=== How to complete this task ===
Using the data below, transcribe exactly everything from the line that contains "631 W 17th St, Carroll, IA 51401 - photo 1" down to the line that contains "Bežová kabelka z". Include both of those lines and none of the pictures.

=== Extracted records ===
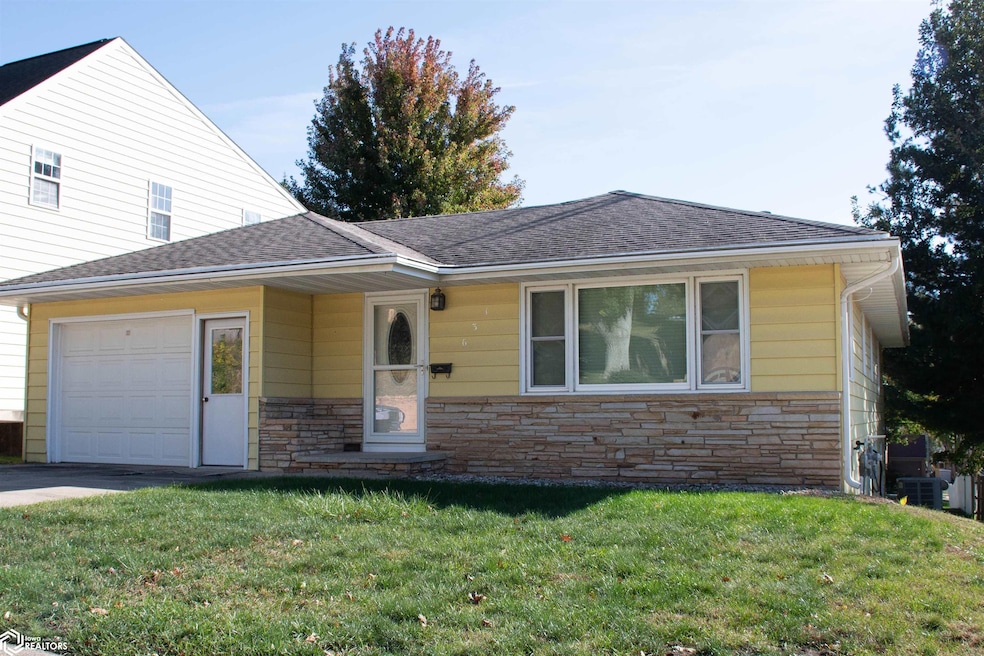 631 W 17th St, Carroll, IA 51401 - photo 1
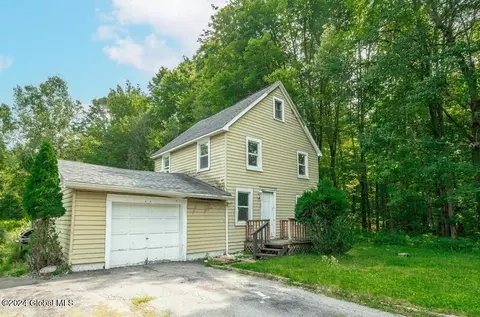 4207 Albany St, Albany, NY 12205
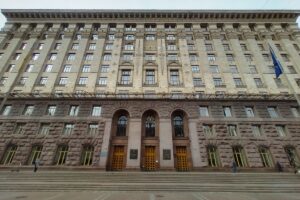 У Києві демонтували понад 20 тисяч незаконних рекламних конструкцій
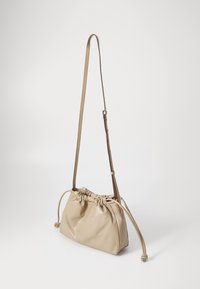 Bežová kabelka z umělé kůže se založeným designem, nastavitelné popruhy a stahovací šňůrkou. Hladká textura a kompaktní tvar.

* * *

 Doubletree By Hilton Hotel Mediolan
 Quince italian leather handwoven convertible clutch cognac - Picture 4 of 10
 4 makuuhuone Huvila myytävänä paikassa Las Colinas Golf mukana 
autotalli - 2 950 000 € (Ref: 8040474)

==

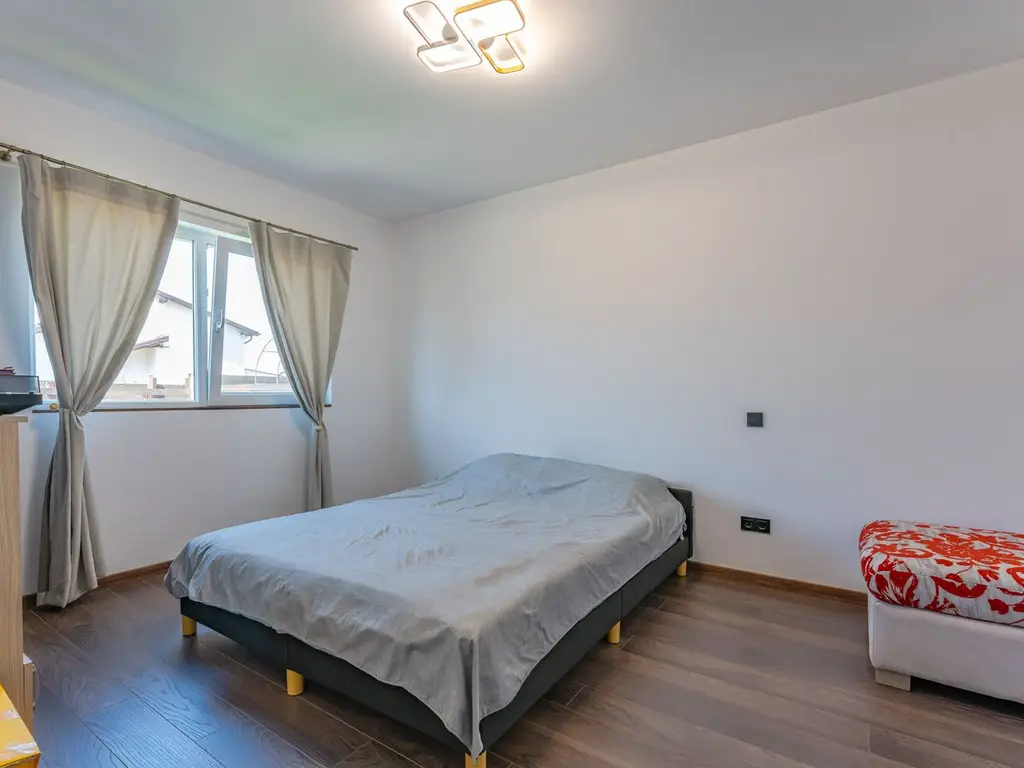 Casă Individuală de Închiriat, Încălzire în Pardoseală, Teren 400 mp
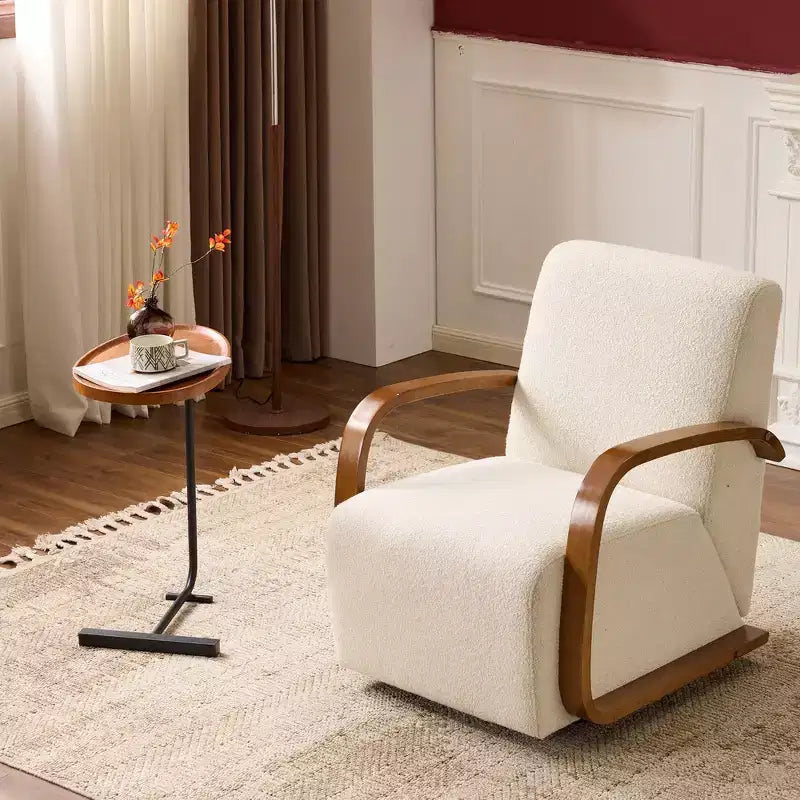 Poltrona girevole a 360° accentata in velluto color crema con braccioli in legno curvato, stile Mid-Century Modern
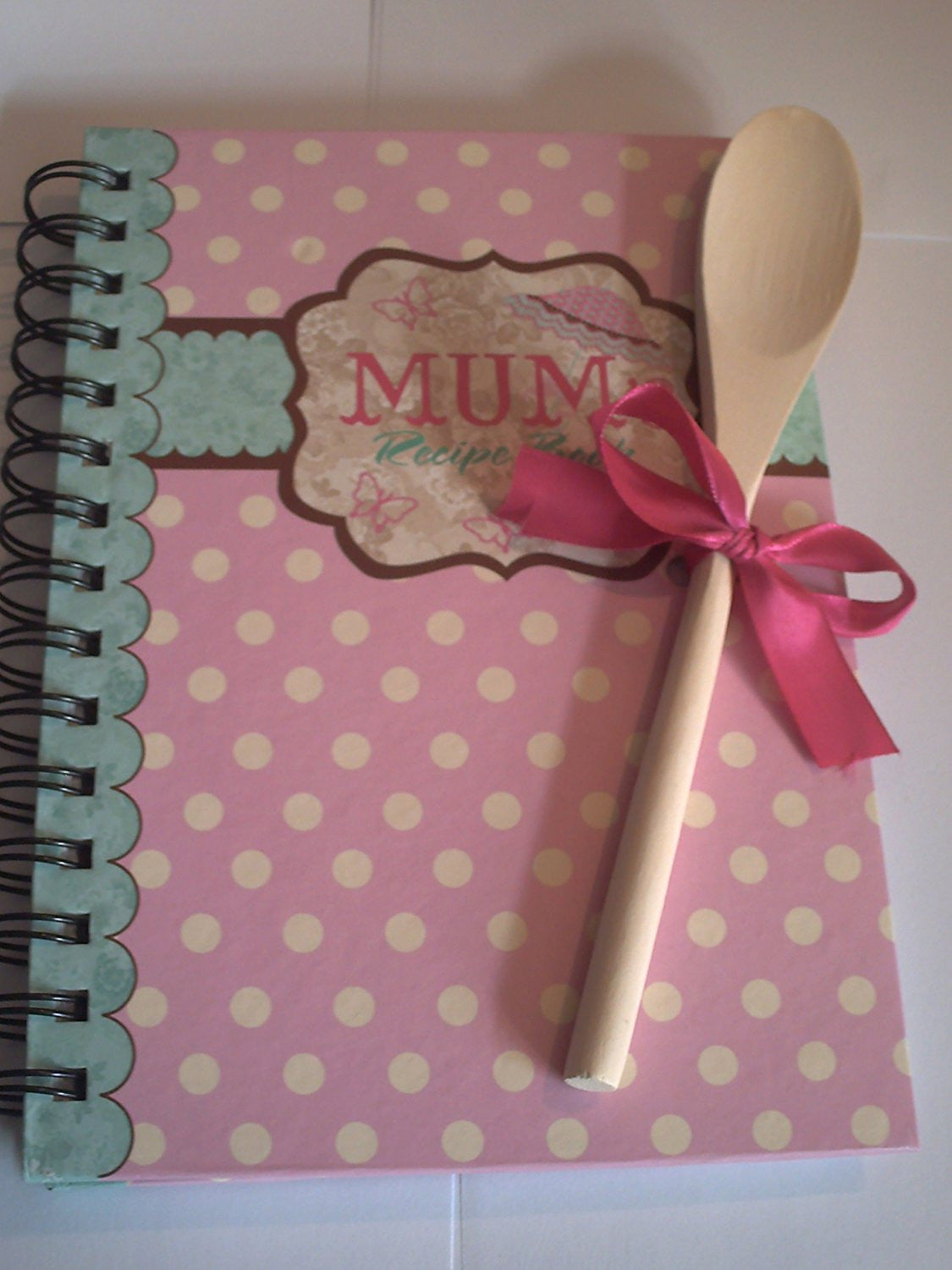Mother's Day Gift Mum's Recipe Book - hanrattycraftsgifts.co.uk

=== Exercise output ===
 631 W 17th St, Carroll, IA 51401 - photo 1
 4207 Albany St, Albany, NY 12205
 У Києві демонтували понад 20 тисяч незаконних рекламних конструкцій
 Bežová kabelka z umělé kůže se založeným designem, nastavitelné popruhy a stahovací šňůrkou. Hladká textura a kompaktní tvar.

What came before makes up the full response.